I was glad to be sitting with my back to her. To disguise the quaver in my voice I licked the flap of the envelope as I said:
"But he"ll have to if he means to support a wife."
"Support a wife? What nonsense! Father means him to marry Cissie Boscobel, as I"ve told you already--and he"ll fix them up with a good income."
"But apparently Hugh doesn"t see things that way. He"s told me--"
"Oh, he"d tell you anything."
"He"s told me," I persisted, boldly, "that he--he loves me; and he"s made me say that--that I love him."
"And that"s where you"re so foolish, dear Miss Adare. You let him take you in. It isn"t that he"s not sincere; I don"t say that for a minute.
But people can"t go about marrying every one they love, now can they? I should think you"d have seen that--with the heaps of men you had there at Halifax--hardly room to step over them."
I said, slyly, "I never saw them that way."
"Oh, well, I did. And by the way, I wonder what"s become of that Captain Venables. He was a case! He could take more liberties in a half-hour--don"t you think?"
"He never took any liberties with me."
"Then that must have been your fault. Talk about Mr. Millinger! Our men aren"t in it with yours--not when it comes to the real thing."
I got back to the subject in which I was most interested by saying, as I spread another note before me:
"It seems to be the real thing with Hugh."
"Oh, I dare say it is. It was the real thing with Jack. I don"t say"--her voice took on a tender tremolo--"I don"t say that it wasn"t the real thing with me. But that didn"t make any difference to father.
It was the real thing with Pauline Gray--when she was down there at Baltimore; but when father picked her out for Jack, because of her money and his relations with old Mr. Gray--"
I couldn"t help half turning round, to cry out in tones of which I was unable to conceal the exasperation: "But I don"t see how you can all let yourselves be hooked by the nose like that--not even by Mr.
Brokenshire!"
Her fatalistic resignation gave me a sense of helplessness.
"Oh, well, you will before father has done with you--if Hugh goes on this way. Father"s only playing with you so far."
"He can"t touch me," I declared, indignantly.
"But he can touch Hugh. That"s all he needs to know, as far as you"re concerned." She asked, in another tone, "What are you answering now?"
I told her it was the invitation to Mrs. Allen"s dance.
"Then tear it up and say I can"t go. Say I"ve a previous engagement. I"d forgotten that they had that odious Mrs.
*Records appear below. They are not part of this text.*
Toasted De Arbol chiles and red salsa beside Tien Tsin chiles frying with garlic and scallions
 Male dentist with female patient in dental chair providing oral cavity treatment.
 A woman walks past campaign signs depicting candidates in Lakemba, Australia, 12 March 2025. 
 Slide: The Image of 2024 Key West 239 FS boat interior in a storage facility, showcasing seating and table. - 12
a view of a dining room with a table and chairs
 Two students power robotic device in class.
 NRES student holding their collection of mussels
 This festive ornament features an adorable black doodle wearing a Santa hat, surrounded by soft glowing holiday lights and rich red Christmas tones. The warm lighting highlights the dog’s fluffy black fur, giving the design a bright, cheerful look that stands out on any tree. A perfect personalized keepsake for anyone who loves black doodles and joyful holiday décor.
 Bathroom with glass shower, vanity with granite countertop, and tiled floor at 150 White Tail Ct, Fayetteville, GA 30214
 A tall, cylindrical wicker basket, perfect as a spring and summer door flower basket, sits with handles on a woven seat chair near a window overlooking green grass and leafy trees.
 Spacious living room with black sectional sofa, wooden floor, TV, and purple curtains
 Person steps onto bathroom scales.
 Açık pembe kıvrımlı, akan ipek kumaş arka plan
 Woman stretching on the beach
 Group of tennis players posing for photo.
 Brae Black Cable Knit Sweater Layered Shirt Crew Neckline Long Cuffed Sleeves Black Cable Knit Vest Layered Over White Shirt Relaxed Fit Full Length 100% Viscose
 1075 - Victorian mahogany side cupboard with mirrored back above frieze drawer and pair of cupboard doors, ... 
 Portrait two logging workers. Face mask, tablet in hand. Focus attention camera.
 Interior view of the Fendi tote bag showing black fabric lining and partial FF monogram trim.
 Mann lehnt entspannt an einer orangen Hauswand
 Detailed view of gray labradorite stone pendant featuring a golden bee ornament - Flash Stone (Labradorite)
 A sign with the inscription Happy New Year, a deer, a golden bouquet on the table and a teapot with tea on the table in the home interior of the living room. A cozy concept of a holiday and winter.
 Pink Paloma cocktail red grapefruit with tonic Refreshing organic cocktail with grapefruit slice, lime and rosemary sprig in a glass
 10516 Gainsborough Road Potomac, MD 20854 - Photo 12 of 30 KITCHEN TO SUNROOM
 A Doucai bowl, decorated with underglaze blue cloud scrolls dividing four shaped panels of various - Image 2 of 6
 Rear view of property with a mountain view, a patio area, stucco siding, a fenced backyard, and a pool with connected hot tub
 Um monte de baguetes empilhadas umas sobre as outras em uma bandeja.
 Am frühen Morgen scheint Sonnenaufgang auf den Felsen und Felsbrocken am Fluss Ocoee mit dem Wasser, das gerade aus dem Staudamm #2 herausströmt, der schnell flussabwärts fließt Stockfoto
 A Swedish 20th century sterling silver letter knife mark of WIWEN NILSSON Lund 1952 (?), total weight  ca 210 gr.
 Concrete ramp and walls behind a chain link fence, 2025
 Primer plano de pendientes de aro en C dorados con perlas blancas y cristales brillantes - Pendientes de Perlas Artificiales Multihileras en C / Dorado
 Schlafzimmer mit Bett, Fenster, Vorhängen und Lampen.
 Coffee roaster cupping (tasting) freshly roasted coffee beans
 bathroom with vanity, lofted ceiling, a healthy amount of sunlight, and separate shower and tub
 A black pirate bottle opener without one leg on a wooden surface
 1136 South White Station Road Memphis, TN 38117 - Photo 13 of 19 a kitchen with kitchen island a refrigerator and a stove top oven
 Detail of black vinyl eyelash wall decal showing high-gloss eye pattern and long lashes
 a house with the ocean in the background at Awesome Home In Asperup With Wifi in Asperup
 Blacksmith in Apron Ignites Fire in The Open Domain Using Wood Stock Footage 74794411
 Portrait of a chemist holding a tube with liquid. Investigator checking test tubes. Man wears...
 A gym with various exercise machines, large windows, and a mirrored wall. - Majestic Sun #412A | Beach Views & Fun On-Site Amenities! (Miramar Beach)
Tracy Allen there."
I tore up the sheet slowly, throwing the fragments into the waste-paper basket.
"Why is she odious?"
"Because she is." She dropped for a second into the tone of the early friendly days in Halifax. "My dear, she was a shop-girl--or worse. I"ve forgotten what she was, but it was awful, and I don"t mean to meet her."
I began to write the refusal.
"She goes about with very good people, doesn"t she?"